As Go Ahead traveler Chimdi put it while reminiscing about her travel memories from Europe, Big Ben is one of the icons of London that, when you see it, you can’t help but say, “Boom, that’s London.”
The guidebook pictures you’ll see of Big Ben, however, aren’t totally accurate at the moment. Since 2017, Big Ben has been undergoing a massive renovation that’s silenced its bells and shrouded it in scaffolding. But, if seeing this landmark is on your bucket list, get excited—the project is scheduled to be completed in early 2022!
That makes 2022 the year to travel to London to see the renewed glory of Big Ben and hear its chimes ring out across Westminster. Before you go, here are seven facts you probably didn’t know about the symbol of the British capital.
Everyone just calls the clocktower, or even the clock itself, Big Ben. But the name actually refers to the largest of the clock’s five bells. The appropriately named Great Bell is seven feet tall and weighs nearly 14 tons. As for the clocktower, it was originally called, well, the Clock Tower. But it was renamed Elizabeth Tower in 2012, to commemorate the Diamond Jubilee of Queen Elizabeth II—the 60th anniversary of her accession to the throne.
Elizabeth Tower stands 315 feet tall—about 10 feet taller than the Statue of Liberty! When Big Ben’s restoration is complete, visitors will have to climb 334 stone steps to reach the belfry… or take the newly installed elevator. Only residents of the United Kingdom are allowed on Big Ben tours, unfortunately, but you can stroll past the clocktower from anywhere in the world on a virtual tour of London.
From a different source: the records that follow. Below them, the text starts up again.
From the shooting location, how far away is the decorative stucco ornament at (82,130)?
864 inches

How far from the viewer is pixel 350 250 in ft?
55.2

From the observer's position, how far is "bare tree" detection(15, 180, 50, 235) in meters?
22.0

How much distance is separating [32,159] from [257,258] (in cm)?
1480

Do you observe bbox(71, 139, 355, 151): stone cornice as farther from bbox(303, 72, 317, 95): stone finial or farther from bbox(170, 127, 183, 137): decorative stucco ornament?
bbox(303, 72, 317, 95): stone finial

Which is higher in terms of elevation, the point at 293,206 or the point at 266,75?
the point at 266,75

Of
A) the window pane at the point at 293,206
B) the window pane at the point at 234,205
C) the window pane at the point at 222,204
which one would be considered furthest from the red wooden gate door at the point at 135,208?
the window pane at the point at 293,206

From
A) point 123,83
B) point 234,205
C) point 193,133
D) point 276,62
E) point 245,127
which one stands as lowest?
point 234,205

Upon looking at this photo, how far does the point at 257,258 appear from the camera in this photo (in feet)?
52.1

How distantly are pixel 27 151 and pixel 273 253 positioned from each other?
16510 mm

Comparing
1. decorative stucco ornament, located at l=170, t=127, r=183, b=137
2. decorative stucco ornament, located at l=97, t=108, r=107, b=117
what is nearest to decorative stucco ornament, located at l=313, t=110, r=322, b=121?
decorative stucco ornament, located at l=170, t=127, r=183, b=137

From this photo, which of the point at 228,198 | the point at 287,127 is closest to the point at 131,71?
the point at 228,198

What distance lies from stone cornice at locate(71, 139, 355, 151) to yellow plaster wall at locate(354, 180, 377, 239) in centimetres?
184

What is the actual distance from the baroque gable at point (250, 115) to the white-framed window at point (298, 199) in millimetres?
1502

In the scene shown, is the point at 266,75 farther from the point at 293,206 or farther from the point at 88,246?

After a fire destroyed the Palace of Westminster in 1834, the new buildings for the Houses of Parliament were rebuilt to include a clocktower. The man in charge of the building site was Sir Benjamin Hall, who was “small but very stout, with a deep, booming voice,” according to Eric Thompson, an expert Blue Badge Guide. When the bell was being delivered from the Whitechapel Bell Foundry, Thompson says, the workers jokingly called it a big version of Ben—Big Ben.
The alternate theory for the nickname is that it was named after Benjamin Caunt, an English heavyweight boxing champion at the time.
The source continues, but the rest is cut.